Destruction of Tapes Could Alter Prosecutions
By DAVID JOHNSTON
Published: December 9, 2007
WASHINGTON, Dec. 8 — The destruction of hundreds of hours of videotapes showing interrogations of top operatives of Al Qaeda, including Abu Zubaydah, could complicate the prosecution of Mr. Zubaydah and others, and it underscores the deep uncertainties that have plagued government officials about the interrogation program.
Officials acknowledged on Friday that the destruction of evidence like videotaped interrogations could raise questions about whether the Central Intelligence Agency was seeking to hide evidence of coercion. A review of records in military tribunals indicates that five lower-level detainees at Guantánamo were initially charged with offenses based on information that was provided by or related to Mr. Zubaydah. Lawyers for these detainees could argue that they needed the tapes to determine what, if anything, Mr. Zubaydah had said about them.

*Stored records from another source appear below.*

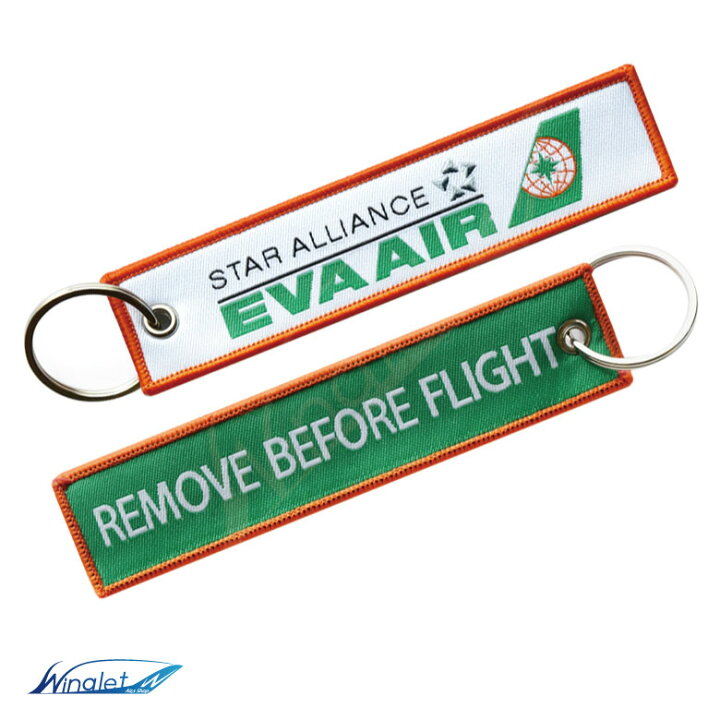 楽天市場】Kool Krew クールクルーエバー航空 EVA AIR STAR 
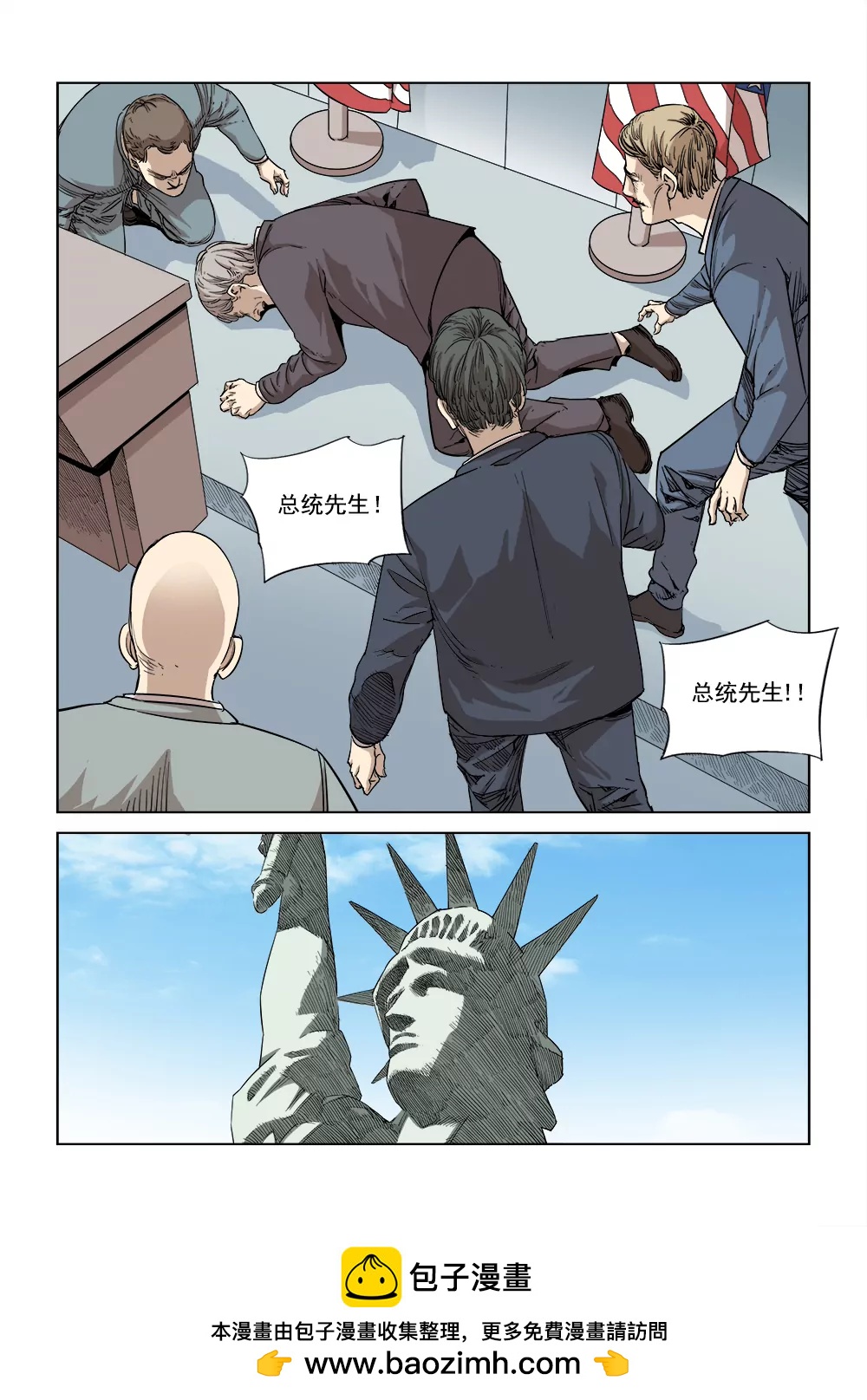 《沉睡末日》第三话 行空救母（1） 第11页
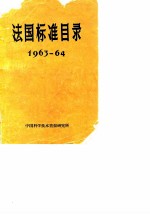 法国标准目录 1963-64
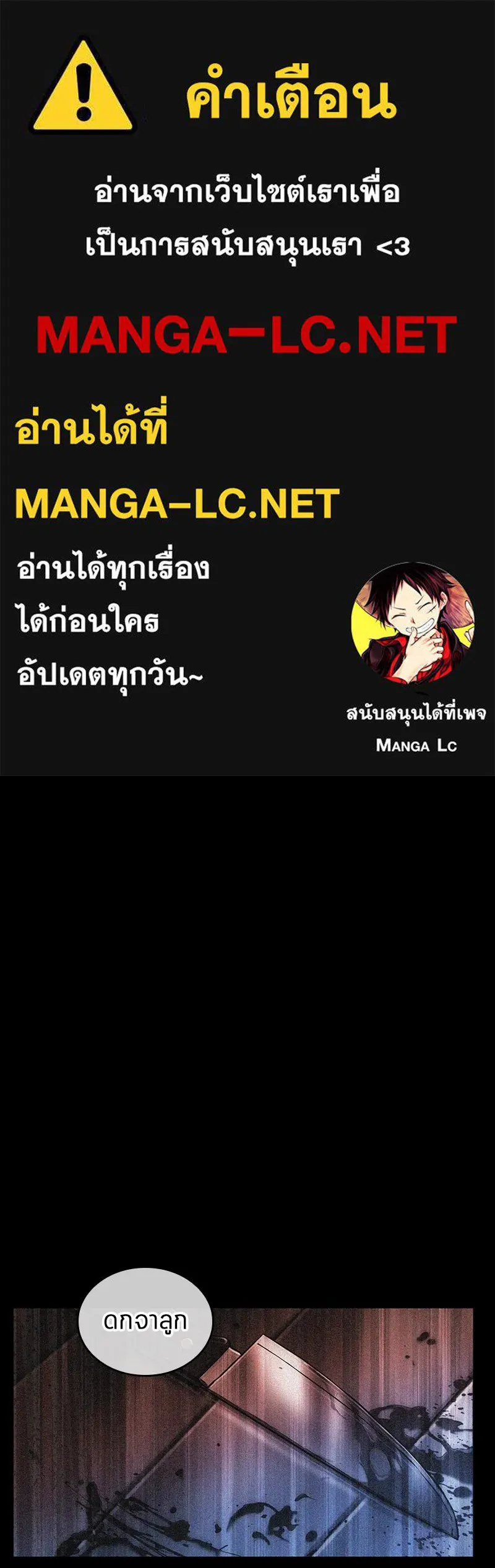 Omniscient Reader อ่านชะตาวันสิ้นโลก ตอนที่ 33 อ่านอีกรอบ (2) รูปที่ 1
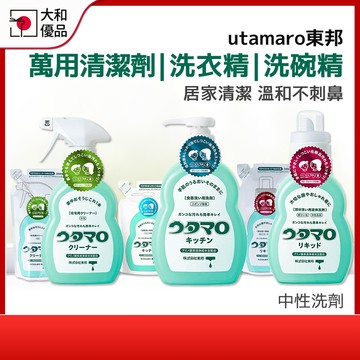 東邦 萬用清潔劑 utamaro 歌磨 東邦清潔劑 胺基酸洗衣精 魔法家事皂 廚房 去油 清潔噴霧 濃縮洗碗精 日本製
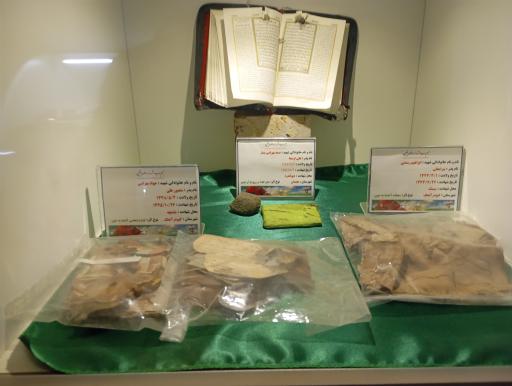 عکس باغ موزه دفاع مقدس همدان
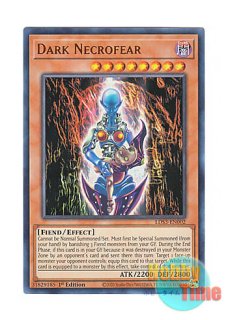 f*荷様 遊戯王　ダーク・ネクロフィア　2期　レリーフ 70726f647563742f6874775f79676f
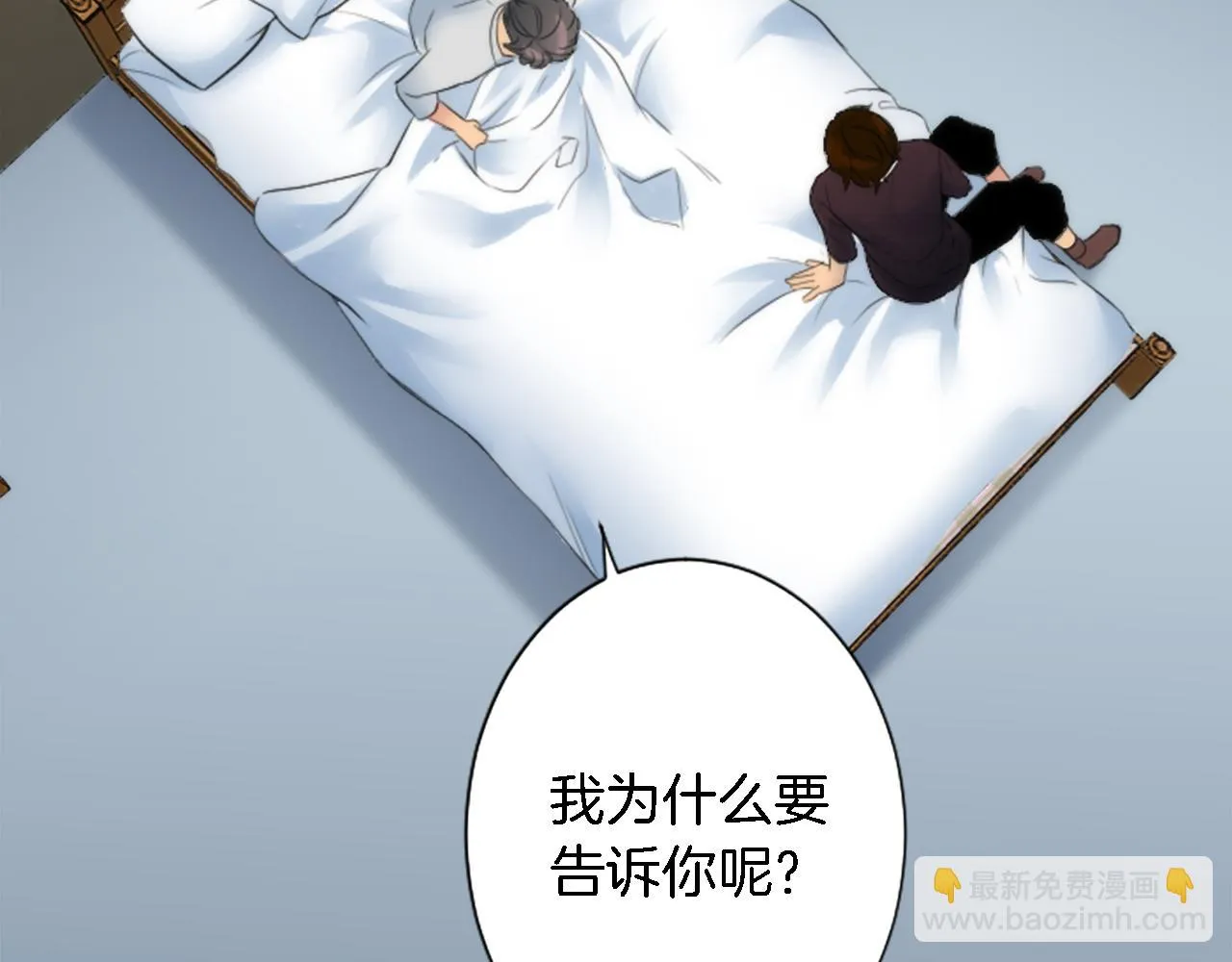 第52话 爱你的理由 第19页
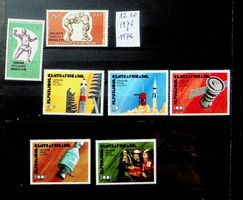 CENTRAFRIQUE TIMBRES NEUFS 1972+1976 COTE 12.10 EUROS /U525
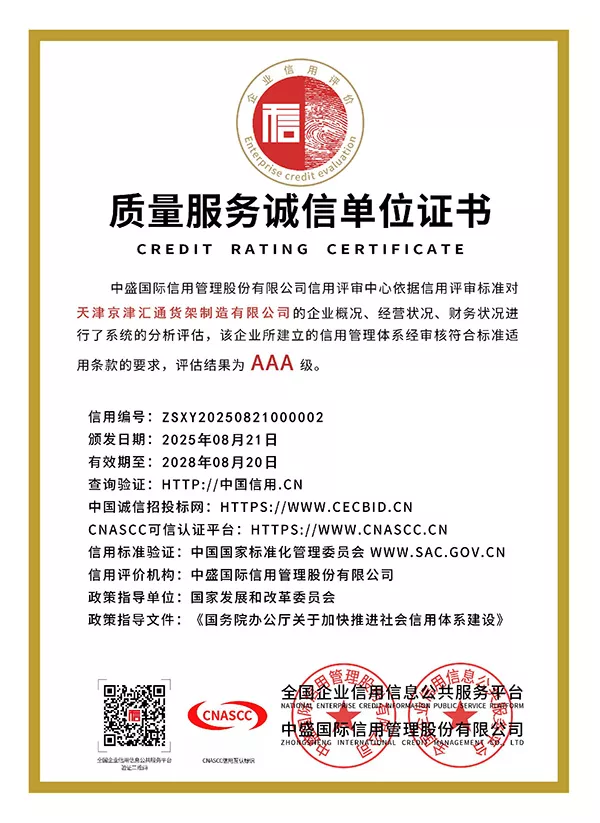 质量服务诚信单位证书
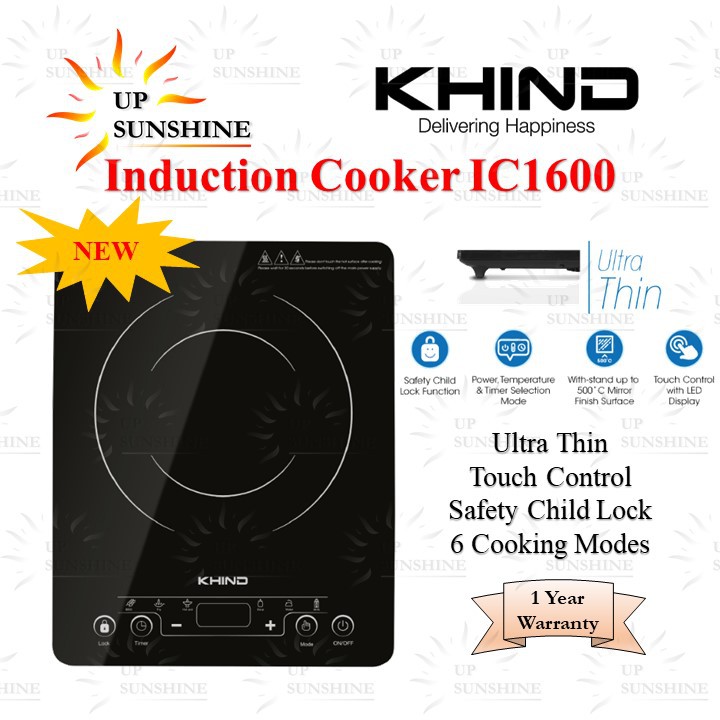 (NEW 2020) Khind Induction Cooker IC1600 Shopee Malaysia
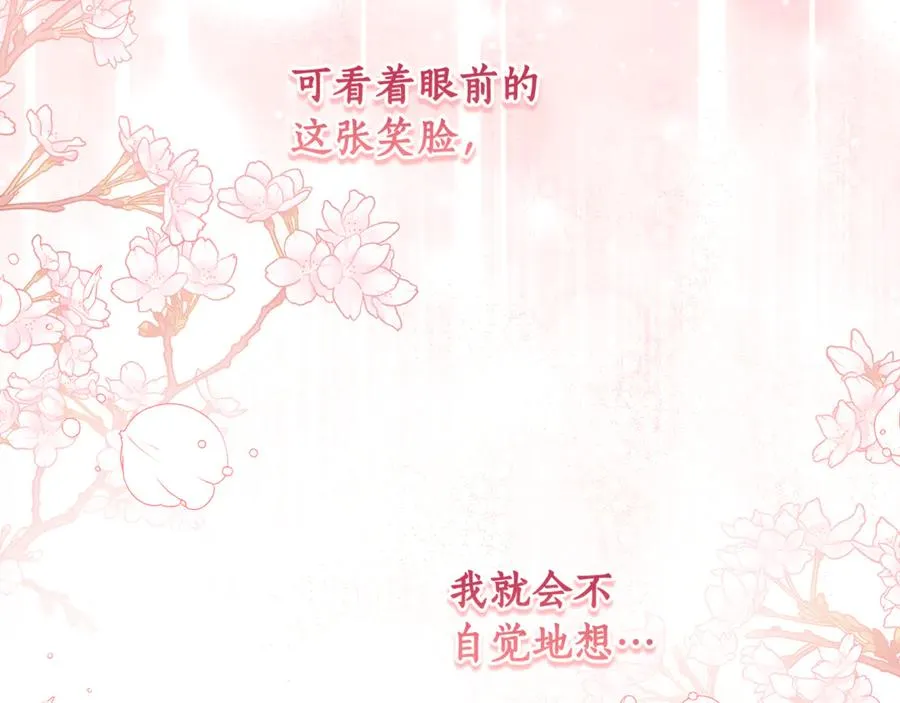 第38话 你很特别 第224页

Mr. Zubaydah and another terrorism suspect, Abd al-Rahim al-Nashiri, who is said to be the chief planner of the 2000 attack on the Navy destroyer Cole, are the only suspected Qaeda figures identified so far as the subjects of interrogations recorded on the destroyed tapes.
The destruction of the tapes has ignited a Congressional furor and provoked demands for a Justice Department inquiry, but it has also focused attention on the case of Mr. Zubaydah, who was captured in March 2002. As one of the first close associates of Osama bin Laden to be caught after the 9/11 attacks, Mr. Zubaydah became a test case on which the C.I.A. built and then adjusted its program of aggressive interrogations and overseas secret jails in the years that followed.
Current and former intelligence officials have said that Mr. Zubaydah was subjected to coercive techniques by C.I.A. interrogators even before the Justice Department issued a formal, classified legal opinion in August 2002, declaring that the coercive techniques did not constitute torture.
It is not known whether the videotape depicting Mr. Zubaydah’s interrogation preceded the 2002 opinion, nor is it known what acts were depicted on the tapes. Gen. Michael V. Hayden, the C.I.A. director, said in a statement on Thursday that the tapes were intended as an “internal check on the program in its early stages,” despite what he called “the great care taken and detailed preparations made.”
But the destruction of the tapes in 2005 appeared to reflect what former and current intelligence officials have described as longstanding worries about the legality of its interrogation practices and the possible legal jeopardy for any employees who engaged in the program and the managers who supervised them.